- Task input:
Segment Open

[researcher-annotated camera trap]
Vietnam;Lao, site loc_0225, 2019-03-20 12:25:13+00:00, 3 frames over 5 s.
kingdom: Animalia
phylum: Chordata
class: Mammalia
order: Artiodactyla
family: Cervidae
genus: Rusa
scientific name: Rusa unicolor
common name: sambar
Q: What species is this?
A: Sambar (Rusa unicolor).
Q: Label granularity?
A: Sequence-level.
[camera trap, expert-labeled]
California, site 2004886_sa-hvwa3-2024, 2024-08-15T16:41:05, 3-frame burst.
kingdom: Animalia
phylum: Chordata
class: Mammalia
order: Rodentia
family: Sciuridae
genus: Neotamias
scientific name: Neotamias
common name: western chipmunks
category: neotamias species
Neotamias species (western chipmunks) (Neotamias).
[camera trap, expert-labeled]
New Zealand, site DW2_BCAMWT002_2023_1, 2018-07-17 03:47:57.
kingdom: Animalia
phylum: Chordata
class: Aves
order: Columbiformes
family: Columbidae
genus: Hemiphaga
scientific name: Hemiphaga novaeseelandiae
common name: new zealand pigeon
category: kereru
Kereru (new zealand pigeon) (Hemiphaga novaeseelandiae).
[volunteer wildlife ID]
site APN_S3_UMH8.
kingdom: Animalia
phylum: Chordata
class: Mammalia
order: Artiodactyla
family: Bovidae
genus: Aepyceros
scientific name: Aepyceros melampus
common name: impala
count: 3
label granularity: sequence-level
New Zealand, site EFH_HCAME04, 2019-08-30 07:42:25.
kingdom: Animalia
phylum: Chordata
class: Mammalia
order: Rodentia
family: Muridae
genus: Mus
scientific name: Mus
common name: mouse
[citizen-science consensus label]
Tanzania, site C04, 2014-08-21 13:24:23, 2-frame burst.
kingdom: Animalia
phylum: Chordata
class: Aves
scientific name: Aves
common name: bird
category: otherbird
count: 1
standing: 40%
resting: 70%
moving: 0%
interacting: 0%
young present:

Segment Closed

All the records above need to be transcribed exactly and in full.

[researcher-annotated camera trap]
Vietnam;Lao, site loc_0225, 2019-03-20 12:25:13+00:00, 3 frames over 5 s.
kingdom: Animalia
phylum: Chordata
class: Mammalia
order: Artiodactyla
family: Cervidae
genus: Rusa
scientific name: Rusa unicolor
common name: sambar
Q: What species is this?
A: Sambar (Rusa unicolor).
Q: Label granularity?
A: Sequence-level.
[camera trap, expert-labeled]
California, site 2004886_sa-hvwa3-2024, 2024-08-15T16:41:05, 3-frame burst.
kingdom: Animalia
phylum: Chordata
class: Mammalia
order: Rodentia
family: Sciuridae
genus: Neotamias
scientific name: Neotamias
common name: western chipmunks
category: neotamias species
Neotamias species (western chipmunks) (Neotamias).
[camera trap, expert-labeled]
New Zealand, site DW2_BCAMWT002_2023_1, 2018-07-17 03:47:57.
kingdom: Animalia
phylum: Chordata
class: Aves
order: Columbiformes
family: Columbidae
genus: Hemiphaga
scientific name: Hemiphaga novaeseelandiae
common name: new zealand pigeon
category: kereru
Kereru (new zealand pigeon) (Hemiphaga novaeseelandiae).
[volunteer wildlife ID]
site APN_S3_UMH8.
kingdom: Animalia
phylum: Chordata
class: Mammalia
order: Artiodactyla
family: Bovidae
genus: Aepyceros
scientific name: Aepyceros melampus
common name: impala
count: 3
label granularity: sequence-level
New Zealand, site EFH_HCAME04, 2019-08-30 07:42:25.
kingdom: Animalia
phylum: Chordata
class: Mammalia
order: Rodentia
family: Muridae
genus: Mus
scientific name: Mus
common name: mouse
[citizen-science consensus label]
Tanzania, site C04, 2014-08-21 13:24:23, 2-frame burst.
kingdom: Animalia
phylum: Chordata
class: Aves
scientific name: Aves
common name: bird
category: otherbird
count: 1
standing: 40%
resting: 70%
moving: 0%
interacting: 0%
young present:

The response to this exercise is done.